The Company We Keep: Bringing Together Big Data and Thick Data

Here at Southpaw, we are lucky to work with all kinds of talented people and fascinating organizations. So, we thought it would be fun to share the love with our readers by occasionally featuring a few of our favorite collaborators.

First up is our good friend and fellow Titanium Worldwide member, David Ricciardi. David is the founder and CEO of Proximo, an information services company specializing in big data, which in 2021 was named to the Inc. 5000 list of Fastest-Growing Private Companies. We caught up with David right after he’d returned from moderating a panel at the annual Diversity Alliance for Science conference.

Proximo’s tagline is “Intelligent Information.” Can you tell us what that means and what services Proximo provides?

Our clients come to us with some very interesting conceptual problems that they’re trying to solve using data – and typically, with questions that nobody’s been able to give them a good answer to. We are very creative around data – where we get it from, how we use it, and what we do with it.

Proximo generally works with data in three ways, the first being business intelligence and analytics, which entails predictive analytics, data visualization, and things like that. The second thing we do is data warehousing and integration work, in which we bring together data from all the places in which your data may live so that you can use it for analytics. And then the third area is data strategy and data governance, which very broadly is, “I’ve got data, what the heck do I do with it?”

Tell us a little bit more about the kind of data you use in your projects.

A lot of it will be our customers’ proprietary data – whether it’s their financial data, or supply chain data, or customer care data call center. Sometimes we have the opportunity to bring in public data sources, like from CDC or NIH, depending on what the project is. And some data we collect from other affiliated third parties such as industry trade groups that volunteer data to our clients, so that they can get back the answers as well. In other words, it’s a data sharing agreement in which we’re granted access to for specific use.

How does your work (big data) complement Southpaw’s (thick data)?

When you’re looking across millions of data points in a big data pool, you’re looking at data correlations, but you’re inherently only looking at the data you’ve got in that set. And by going really deep with customers or users, Southpaw creates data that otherwise does not exist at all. This can be very, very important as an input into our process by giving us additional color and perspectives. And sometimes we may find correlations and say, “Well, that’s interesting, we didn’t expect to see that.” That’s when the “thick data” can help explain what’s going on, which can then further inform whether or not we should collect this data more regularly. So, the two kinds of data complement each other in a virtuous cycle.

 Since this is near and dear to your heart, tell me about supplier diversity. You were the one who originally encouraged Southpaw Insights to get certified as a WBE (Woman-owned Business Enterprise) back in 2018 and brought us into Titanium Worldwide, the world’s first collective of certified-diverse agencies. Why is supplier diversity so important to you?

Originally, I was approaching it as a business development opportunity.

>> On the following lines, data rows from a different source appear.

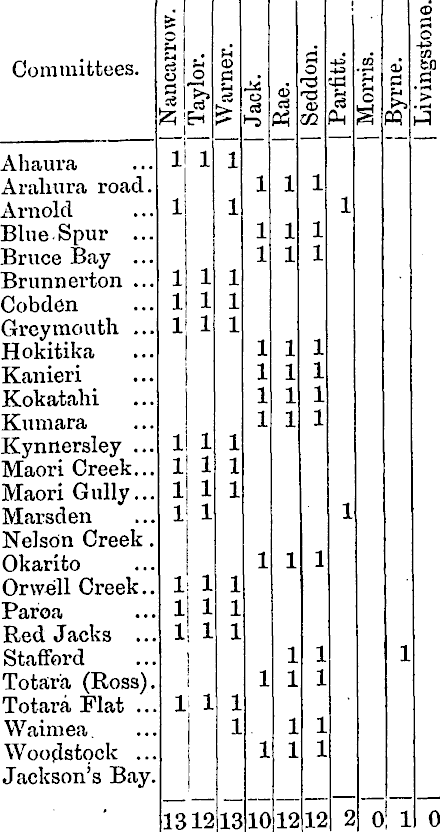 | Committees. | Nancarrow. | Taylor. | Warner. | Jack. | Rae. | Seddon. | Parfitt. | Morris. | Byrne. | Livingstone. |
|---|---|---|---|---|---|---|---|---|---|---|
| Ahaura ... | 1 | 1 | 1 | | | | | | | |
| Arahura road. | | | | 1 | 1 | 1 | | | | |
| Arnold ... | 1 | | 1 | | | | 1 | | | |
| Blue Spur ... | | | | 1 | 1 | 1 | | | | |
| Bruce Bay ... | | | | 1 | 1 | 1 | | | | |
| Brunnerton ... | 1 | 1 | 1 | | | | | | | |
| Cobden ... | 1 | 1 | 1 | | | | | | | |
| Greymouth ... | 1 | 1 | 1 | | | | | | | |
| Hokitika ... | | | | 1 | 1 | 1 | | | | |
| Kanieri ... | | | | 1 | 1 | 1 | | | | |
| Kokatahi ... | | | | 1 | 1 | 1 | | | | |
| Kumara ... | | | | 1 | 1 | 1 | | | | |
| Kynnersley ... | 1 | 1 | 1 | | | | | | | |
| Maori Creek... | 1 | 1 | 1 | | | | | | | |
| Maori Gully... | 1 | 1 | 1 | | | | | | | |
| Marsden ... | 1 | 1 | | | | | 1 | | | |
| Nelson Creek. | | | | | | | | | | |
| Okarito ... | | | | 1 | 1 | 1 | | | | |
| Orwell Creek.. | 1 | 1 | 1 | | | | | | | |
| Paroa ... | 1 | 1 | 1 | | | | | | | |
| Red Jacks ... | 1 | 1 | 1 | | | | | | | |
| Stafford ... | | | | | 1 | 1 | | | 1 | |
| Totara (Ross). | | | | 1 | 1 | 1 | | | | |
| Totara Flat ... | 1 | 1 | 1 | | | | | | | |
| Waimea ... | | | 1 | | 1 | 1 | | | | |
| Woodstock ... | | | | 1 | 1 | 1 | | | | |
| Jackson's Bay. | | | | | | | | | | |
| | 13 | 12 | 13 | 10 | 12 | 12 | 2 | 0 | 1 | 0 |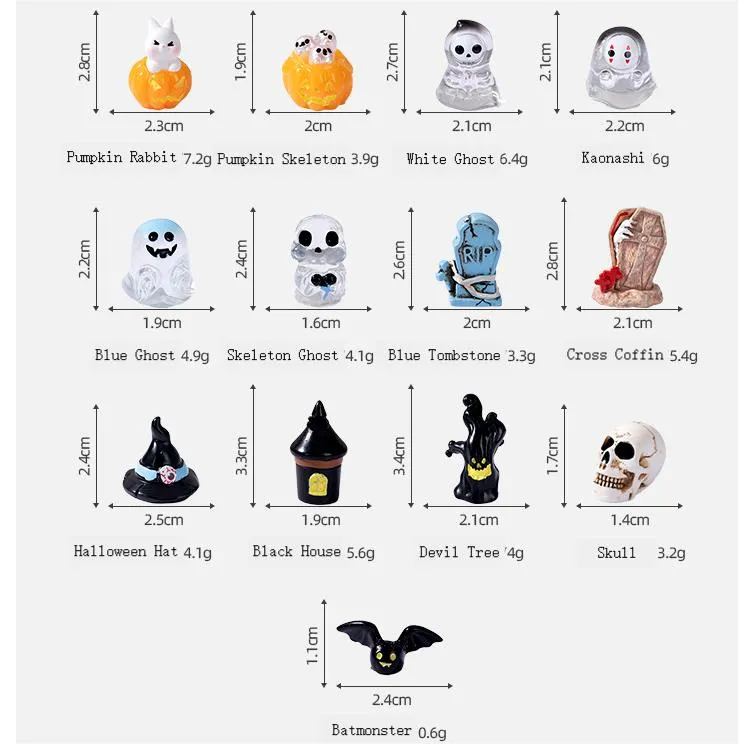 2.8cm
2.3cm
Pumpkin Rabbit 7.2g

1.9cm
2cm
Pumpkin Skeleton 3.9g

2.7cm
2.1cm
White Ghost 6.4g

2.1cm
2.2cm
Kaonashi 6g

2.2cm
1.9cm
Blue Ghost 4.9g

2.4cm
1.6cm
Skeleton Ghost 4.1g

2.6cm
RIP
2cm
Blue Tombstone 3.3g

2.8cm
2.1cm
Cross Coffin 5.4g

2.4cm
2.5cm
Halloween Hat 4.1g

3.3cm
1.9cm
Black House 5.6g

3.4cm
2.1cm
Devil Tree 4g

1.7cm
1.4cm
Skull 3.2g

1.1cm
2.4cm
Batmonster 0.6g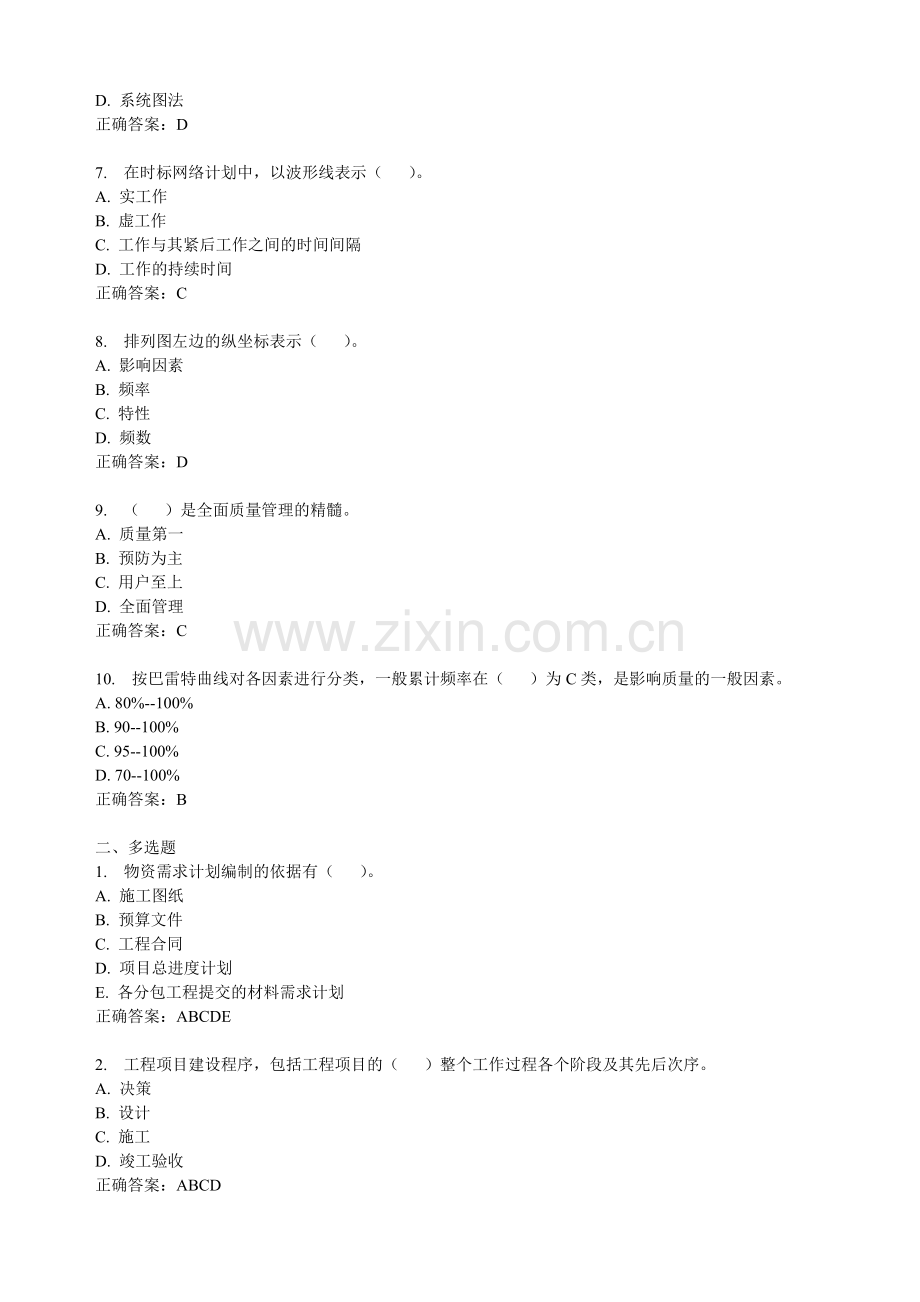 D. 系统图法
正确答案：D

7. 在时标网络计划中，以波形线表示（ ）。
A. 实工作
B. 虚工作
C. 工作与其紧后工作之间的时间间隔
D. 工作的持续时间
正确答案：C

8. 排列图左边的纵坐标表示（ ）。
A. 影响因素
B. 频率
C. 特性
D. 频数
正确答案：D

9. （ ）是全面质量管理的精髓。
A. 质量第一
B. 预防为主
C. 用户至上
D. 全面管理
正确答案：C

www.zixin.com.cn

10. 按巴雷特曲线对各因素进行分类，一般累计频率在（ ）为 C 类，是影响质量的一般因素。
A. 80%--100%
B. 90--100%
C. 95--100%
D. 70--100%
正确答案：B

二、多选题
1. 物资需求计划编制的依据有（ ）。
A. 施工图纸
B. 预算文件
C. 工程合同
D. 项目总进度计划
E. 各分包工程提交的材料需求计划
正确答案：ABCDE

2. 工程项目建设程序，包括工程项目的（ ）整个工作过程各个阶段及其先后次序。
A. 决策
B. 设计
C. 施工
D. 竣工验收
正确答案：ABCD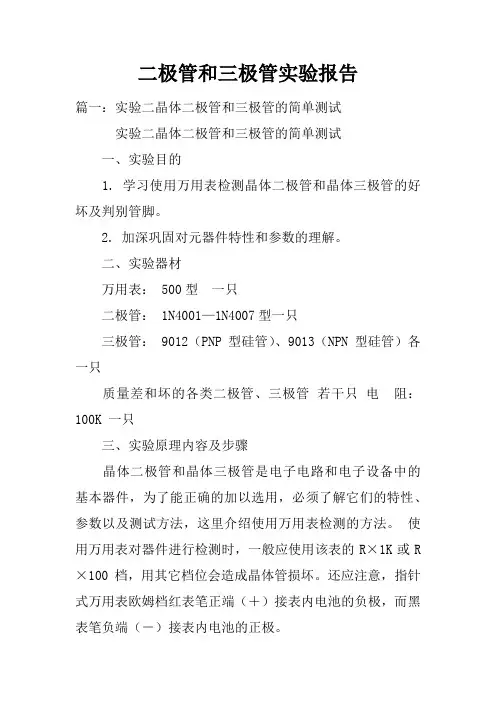 二极管和三极管实验报告

篇一：实验二晶体二极管和三极管的简单测试

实验二晶体二极管和三极管的简单测试

一、实验目的

1. 学习使用万用表检测晶体二极管和晶体三极管的好坏及判别管脚。

2. 加深巩固对元器件特性和参数的理解。

二、实验器材

万用表： 500 型 一只

二极管： 1N4001—1N4007 型一只

三极管： 9012（PNP 型硅管）、9013（NPN 型硅管）各一只

质量差和坏的各类二极管、三极管 若干只 电 阻：100K 一只

三、实验原理内容及步骤

晶体二极管和晶体三极管是电子电路和电子设备中的基本器件，为了能正确的加以选用，必须了解它们的特性、参数以及测试方法，这里介绍使用万用表检测的方法。 使用万用表对器件进行检测时，一般应使用该表的 R×1K 或 R×100 档，用其它档位会造成晶体管损坏。还应注意，指针式万用表欧姆档红表笔正端（＋）接表内电池的负极，而黑表笔负端（－）接表内电池的正极。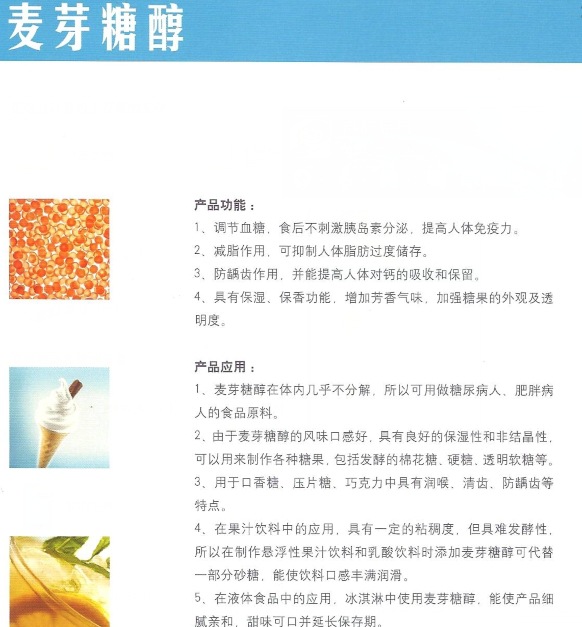 麦芽糖醇

产品功能：

1、调节血糖，食后不刺激胰岛素分泌，提高人体免疫力。

2、减脂作用，可抑制人体脂肪过度储存。

3、防龋齿作用，并能提高人体对钙的吸收和保留。

4、具有保湿、保香功能，增加芳香气味，加强糖果的外观及透明度。

产品应用：

1、麦芽糖醇在体内几乎不分解，所以可用做糖尿病人、肥胖病人的食品原料。

2、由于麦芽糖醇的风味口感好，具有良好的保湿性和非结晶性，可以用来制作各种糖果，包括发酵的棉花糖、硬糖、透明软糖等。

3、用于口香糖、压片糖、巧克力中具有润喉、清齿、防龋齿等特点。

4、在果汁饮料中的应用，具有一定的粘稠度，但具难发酵性，所以在制作悬浮性果汁饮料和乳酸饮料时添加麦芽糖醇可代替一部分砂糖，能使饮料口感丰满润滑。

5、在液体食品中的应用，冰淇淋中使用麦芽糖醇，能使产品细腻亲和，甜味可口并延长保存期。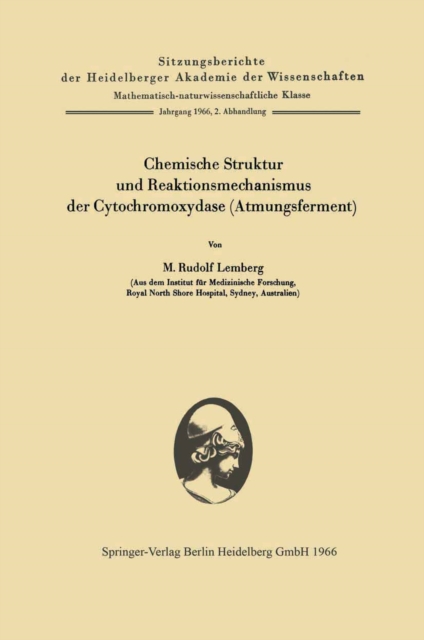 Sitzungsberichte
der Heidelberger Akademie der Wissenschaften
Mathematisch-naturwissenschaftliche Klasse
Jahrgang 1966, 2. Abhandlung

Chemische Struktur
und Reaktionsmechanismus
der Cytochromoxydase (Atmungsferment)

Von

M. Rudolf Lemberg
(Aus dem Institut für Medizinische Forschung,
Royal North Shore Hospital, Sydney, Australien)

Springer-Verlag Berlin Heidelberg GmbH 1966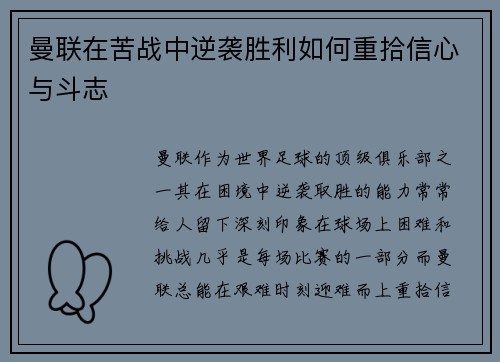 曼联在苦战中逆袭胜利如何重拾信心与斗志

曼联作为世界足球的顶级俱乐部之一其在困境中逆袭取胜的能力常常给人留下深刻印象在球场上困难和挑战几乎是每场比赛的一部分而曼联总能在艰难时刻迎难而上重拾信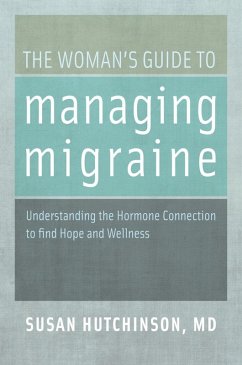 THE WOMAN'S GUIDE TO

managing migraine

Understanding the Hormone Connection to find Hope and Wellness

SUSAN HUTCHINSON, MD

But then, as I got into it a little bit more, I saw a broader meaning behind it. And, it aligns with me personally in terms of how you can really impact individuals and communities through jobs creation. Jobs keep everything going – it’s where people get their income, where they pay their rent, how they get health insurance. Everything under the sun comes from that.

We’ve also used Supplier Diversity to develop a line of business, blending what we do on the data side to help our more forward-thinking customers who believe in the value of supplier diversity tell better stories in creative ways.

This all aligns with my philosophy, so from there I do things like serve on the Board for Diversity Alliance for Science, and I served previously on the NGLCCNY (National Gay and Lesbian Chamber of Commerce) New York Executive Committee to help other businesses expand their client base. We’re all collectively growing the network.